* Begin *

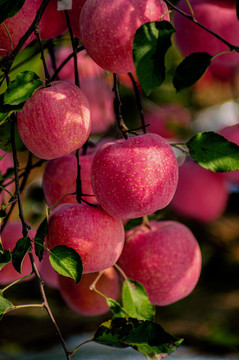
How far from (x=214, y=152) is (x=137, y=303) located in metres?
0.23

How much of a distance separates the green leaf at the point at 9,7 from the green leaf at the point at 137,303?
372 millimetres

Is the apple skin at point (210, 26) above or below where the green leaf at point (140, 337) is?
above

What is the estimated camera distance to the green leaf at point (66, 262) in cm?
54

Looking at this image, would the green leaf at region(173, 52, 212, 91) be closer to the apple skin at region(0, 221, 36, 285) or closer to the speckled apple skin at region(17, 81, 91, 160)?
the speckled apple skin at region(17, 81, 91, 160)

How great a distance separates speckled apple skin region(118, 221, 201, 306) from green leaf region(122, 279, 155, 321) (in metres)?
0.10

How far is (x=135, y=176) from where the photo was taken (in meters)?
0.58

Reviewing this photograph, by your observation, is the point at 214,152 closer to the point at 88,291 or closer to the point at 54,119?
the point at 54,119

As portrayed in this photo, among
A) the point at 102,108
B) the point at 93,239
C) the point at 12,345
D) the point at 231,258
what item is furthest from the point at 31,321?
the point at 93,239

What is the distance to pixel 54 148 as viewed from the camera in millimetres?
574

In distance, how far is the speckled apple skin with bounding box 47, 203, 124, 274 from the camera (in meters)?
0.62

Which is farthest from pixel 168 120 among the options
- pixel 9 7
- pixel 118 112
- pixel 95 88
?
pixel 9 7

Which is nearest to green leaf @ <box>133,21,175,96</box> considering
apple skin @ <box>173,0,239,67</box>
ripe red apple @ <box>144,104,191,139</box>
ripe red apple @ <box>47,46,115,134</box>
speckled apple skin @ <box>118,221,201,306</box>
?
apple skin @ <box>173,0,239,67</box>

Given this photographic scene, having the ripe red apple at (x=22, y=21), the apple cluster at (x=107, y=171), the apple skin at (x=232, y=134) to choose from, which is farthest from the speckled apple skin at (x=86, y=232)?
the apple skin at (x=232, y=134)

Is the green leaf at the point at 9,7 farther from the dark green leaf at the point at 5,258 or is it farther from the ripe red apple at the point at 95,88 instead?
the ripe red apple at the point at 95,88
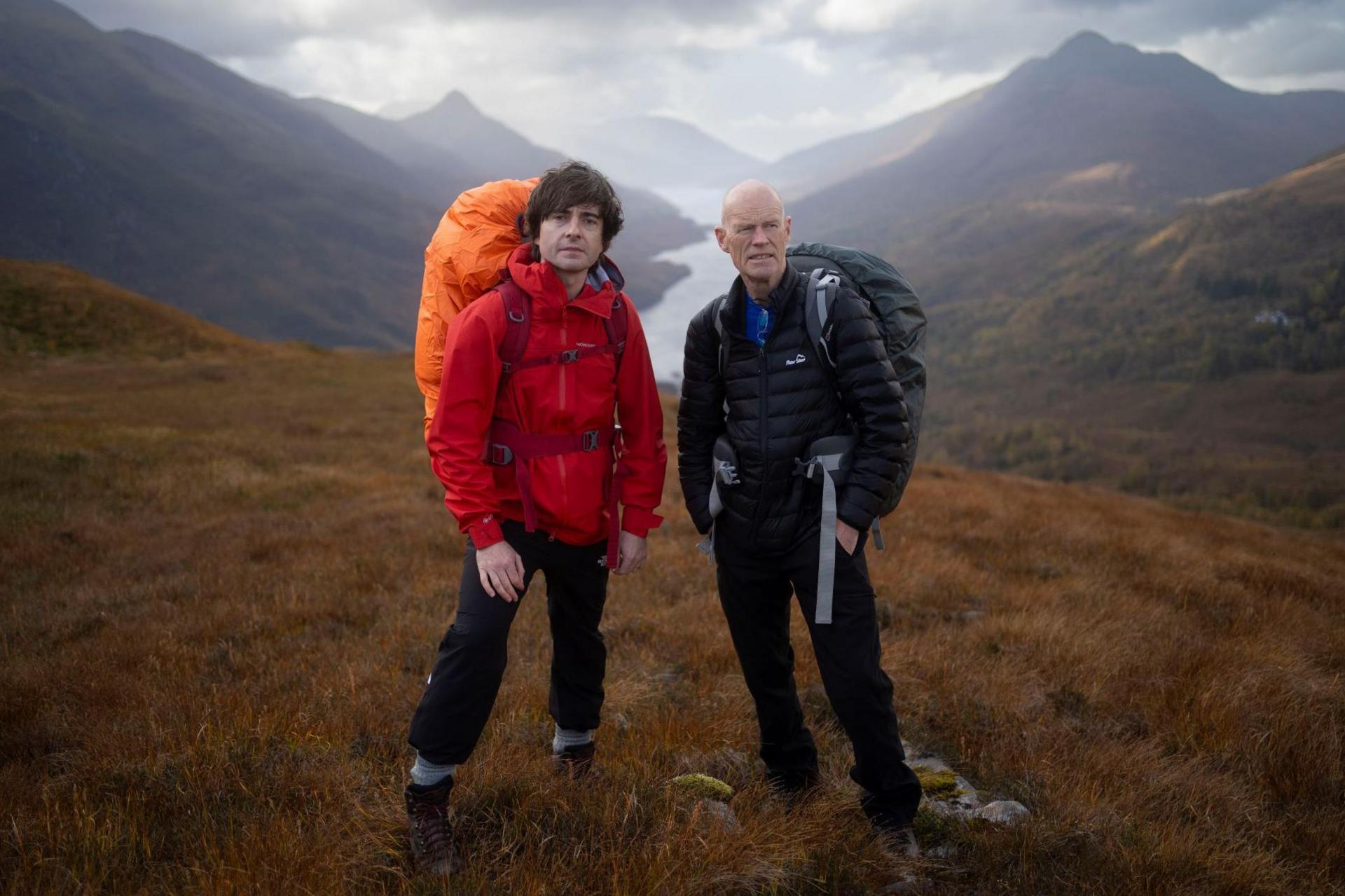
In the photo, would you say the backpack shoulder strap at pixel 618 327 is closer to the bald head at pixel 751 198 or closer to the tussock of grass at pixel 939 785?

* End *

Task to carry out — Reproduce the lines word for word, starting with the line that contains "Is the green" and going on through the last line of the records, and leave the pictures out of your answer.

Correct result —
Is the green leaf at the point at 9,7 farther from the dark green leaf at the point at 5,258 or is it farther from the ripe red apple at the point at 95,88 instead?
the ripe red apple at the point at 95,88
In the photo, would you say the backpack shoulder strap at pixel 618 327 is closer to the bald head at pixel 751 198 or closer to the tussock of grass at pixel 939 785?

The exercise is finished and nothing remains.